National Archives This is historical material “frozen in time”. The website is no longer updated and links to external websites and some internal pages may not work.

This year we celebrate National Park Week as the National Park Service begins its second century as a critical guardian of America’s Federal public lands.  During National Park Week, national parks across our country waive their entrance fees and welcome all explorers to experience, as past generations have, the history and splendor of our Nation’s treasures.

The national park system started with a painting.  In 1872, Thomas Moran painted The Grand Canyon of the Yellowstone, presented it to the Congress, and captivated countless Americans.  Inspired by Moran’s beautiful illustration and western explorers’ stories, photographs, and sketches, the Congress and President Ulysses S. Grant enacted the Yellowstone National Park Protection Act.  This law established Yellowstone as the world’s first national park and transformed how we protect many of our Nation’s landmarks.

Forty years later, President Theodore Roosevelt, known as the “Conservation President,” established Crater Lake, Oregon, as our fifth national park.  During his presidency, Roosevelt doubled the number of national parks, designating, in addition to Crater Lake:  Wind Cave, South Dakota; Sullys Hill, North Dakota; Mesa Verde, Colorado; and Platt, Oklahoma.  Given his instrumental role in expanding our national park system, it is fitting that his likeness endures at Mount Rushmore National Memorial.

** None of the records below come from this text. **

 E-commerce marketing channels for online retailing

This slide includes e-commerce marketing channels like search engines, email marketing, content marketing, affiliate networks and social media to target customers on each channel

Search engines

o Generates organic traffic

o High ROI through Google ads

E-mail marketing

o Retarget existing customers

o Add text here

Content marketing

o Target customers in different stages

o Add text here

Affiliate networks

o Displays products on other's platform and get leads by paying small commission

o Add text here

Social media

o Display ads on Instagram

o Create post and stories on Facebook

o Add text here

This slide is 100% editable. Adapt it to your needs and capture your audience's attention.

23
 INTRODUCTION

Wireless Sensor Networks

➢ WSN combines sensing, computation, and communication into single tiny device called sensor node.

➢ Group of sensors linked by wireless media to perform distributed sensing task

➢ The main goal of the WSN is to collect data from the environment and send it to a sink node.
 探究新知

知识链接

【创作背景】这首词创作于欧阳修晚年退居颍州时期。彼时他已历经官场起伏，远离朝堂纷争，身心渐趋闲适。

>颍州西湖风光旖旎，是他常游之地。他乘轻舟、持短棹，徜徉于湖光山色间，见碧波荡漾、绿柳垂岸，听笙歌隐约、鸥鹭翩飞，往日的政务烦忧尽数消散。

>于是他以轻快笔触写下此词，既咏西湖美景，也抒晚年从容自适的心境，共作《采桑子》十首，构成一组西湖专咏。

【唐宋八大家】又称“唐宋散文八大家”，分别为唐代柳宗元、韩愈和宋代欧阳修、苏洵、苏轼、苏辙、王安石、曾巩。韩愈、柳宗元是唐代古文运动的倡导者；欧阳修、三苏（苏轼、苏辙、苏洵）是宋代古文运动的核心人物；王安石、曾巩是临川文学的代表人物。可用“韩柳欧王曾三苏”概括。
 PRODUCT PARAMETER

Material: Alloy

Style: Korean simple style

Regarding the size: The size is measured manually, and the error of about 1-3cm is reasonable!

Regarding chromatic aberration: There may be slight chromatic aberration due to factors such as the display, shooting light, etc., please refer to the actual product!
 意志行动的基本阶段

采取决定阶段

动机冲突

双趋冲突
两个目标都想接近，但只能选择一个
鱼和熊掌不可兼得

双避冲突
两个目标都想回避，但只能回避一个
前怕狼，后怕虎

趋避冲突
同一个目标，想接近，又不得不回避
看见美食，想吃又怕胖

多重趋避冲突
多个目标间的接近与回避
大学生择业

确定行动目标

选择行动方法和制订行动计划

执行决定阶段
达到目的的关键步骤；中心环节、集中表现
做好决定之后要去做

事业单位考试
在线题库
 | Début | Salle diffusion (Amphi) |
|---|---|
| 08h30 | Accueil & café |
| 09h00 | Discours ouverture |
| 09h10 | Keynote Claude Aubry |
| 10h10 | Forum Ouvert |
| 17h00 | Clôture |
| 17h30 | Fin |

Today, visitors from around the world travel to our Nation’s 59 national parks to climb snow-capped peaks, splash under majestic falls, rappel into the deepest canyons, and find peace in shaded forests.  Our parks routinely provide visitors with unforgettable, sometimes life-changing experiences.  From their unsurpassed beauty to their unmatched physical challenges, our parks capture the spirit of America’s pioneering history.  They symbolize our ongoing commitment to the preservation of our land and wildlife, and they set the conservation standard for the rest of the world.

It is a priority of my Administration to protect these magnificent lands, and to ensure all Americans have access to our national parks, as well as to other National Park Service sites, throughout the next century.  For this reason, I chose to donate the first portion of my salary as President to the American Battlefield Protection Program, which the National Park Service uses to preserve significant American battlefields.  It is my hope that we will pass down these natural and historic sites to our children and grandchildren.

NOW, THEREFORE, I, DONALD J. TRUMP, President of the United States of America, by virtue of the authority vested in me by the Constitution and the laws of the United States, do hereby proclaim April 15 through April 23, 2017, as National Park Week.  I encourage all Americans to celebrate by visiting our national parks and learning more about the natural, cultural, and historical heritage that belongs to each and every citizen of the United States of America.

IN WITNESS WHEREOF, I have hereunto set my hand this fourteenth day of April, in the year of our Lord two thousand seventeen, and of the Independence of the United States of America the two hundred and forty-first.